Sneaky sources of salt

While using a salt substitute can help with the problem, it won’t be enough and so it’s important to turn to other ways to lower sodium and raise potassium, Cassetty said. Since a lot of the salt in Americans’ diets comes from packaged and restaurant foods, it’s important to read labels, since salt is added to almost everything you see on the grocery shelves, and then select products that are low in sodium, she added.

People are often surprised, for example, to hear that bread contains fairly high levels of sodium, because it doesn’t taste salty, Cassetty said. But one slice of bread contains about 150 mg of sodium, so you’d be getting about 13% of the RDA for salt, 2,300 mg, from the two slices of bread in a sandwich.

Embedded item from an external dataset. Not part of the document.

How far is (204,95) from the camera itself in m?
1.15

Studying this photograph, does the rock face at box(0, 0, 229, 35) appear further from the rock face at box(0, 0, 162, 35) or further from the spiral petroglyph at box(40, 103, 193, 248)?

It’s important to check sodium levels when buying canned foods like beans, and also to rinse the beans off before using them, Cassetty said. “When you’re shopping for frozen vegetables, make sure they are unseasoned, so they contain no sodium,” she counseled.

When it comes to potassium, “our needs are quite high,” Cassetty said, adding that the potassium RDA for adults is 4,700 mg. “You have to have a very carefully planned diet to reach that without supplements, but it’s doable.”

Although most people think of bananas as the best source of potassium, other foods contain more of the critical nutrient, Cassetty said. A potato with the skin contains 838 mg and a cup of cooked lentils contains 731 mg, as compared to the 451 mg in a medium sized banana.

Other ways to cut down on salt

One way to cut back on sodium is to reduce the amount of prepared foods in your diet, said Jessica Levinson, a culinary dietitian. The home cooked meals you replace them with should be made with as little salt as possible, Levinson said, adding that there are ways to make tasty meals with less salt.

While many recipes suggest adding salt in the middle of cooking “I like to add the salt close to the end for most dishes,” Levinson said. Still, some things, like sauces and soups, do come out better with salt added earlier. “When I make a tomato sauce I put in small amount of salt during the cooking process but wait to add more till the end, after I’ve tasted it,” Levinson said.

Levinson also suggests substituting a teaspoon of soy sauce for a teaspoon of salt when you’re cooking. It will still taste salty but you’ll be taking in less sodium, she said. When it comes to cooking veggies, it’s best to roast rather than steaming them, Levinson said. “Setting aside the issue of texture, roasting brings out the sweetness of the vegetables,” she added.

Another strategy: add salt to veggies after they are cooked. “That way the salt is not absorbed, but instead stays on the surface where you can taste it,” Levinson said.

Also, keep in mind that you may have adjusted to higher levels of salt than you need for food to taste good, Cassetty said. “Salt is an acquired taste,” she added. “Most people are used to eating so much salt. Studies show that it takes about three weeks to adjust to less.”